JPMorgan Chase & Co. (NYSE:JPM) is the latest financial institution to order another round of job cuts. The financial industry has been hit hard by job losses in recent years. On Monday, it was announced that Goldman Sachs Group, Inc. (NYSE:GS) was planning more job cuts.

JPMorgan Chase

Morgan Stanley (NYSE:MS) has already announced that it doesn’t plan to cut any more jobs any time soon, although we have yet to hear from Citigroup Inc. (NYSE:C) on whether it will follow through on the cuts it was said to be planning last month.

Today’s cuts from JPMorgan Chase & Co. (NYSE:JPM) were announced in a presentation on the bank’s website. CEO, Jamie Dimo,n said the bank will eliminate about 4,000 jobs this year, with the bulk of those jobs coming from the bank’s mortgage division. The number amounts to about 1 percent of the bank’s staff. A spokesperson for the bank told Reuters that most of the cuts will come through attrition.

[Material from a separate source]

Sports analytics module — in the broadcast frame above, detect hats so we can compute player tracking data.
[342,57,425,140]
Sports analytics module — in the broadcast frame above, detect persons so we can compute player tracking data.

Dimon is in the process of reducing the bank’s expenses by $1 billion in the wake of three consecutive years of reporting record net income. The bank also said it expects to have $28 billion in cumulative excess capital next year.

Bloomberg reports that JPMorgan Chase & Co. (NYSE:JPM) could see profits from its mortgage division fall this year because of increased competition and almost record low interest rates. In recent years, the bank’s mortgage profits have been one of the main drivers of its earnings.

Shares of JPMorgan Chase & Co. (NYSE:JPM) were trading mostly flat in pre-market trades Tuesday morning.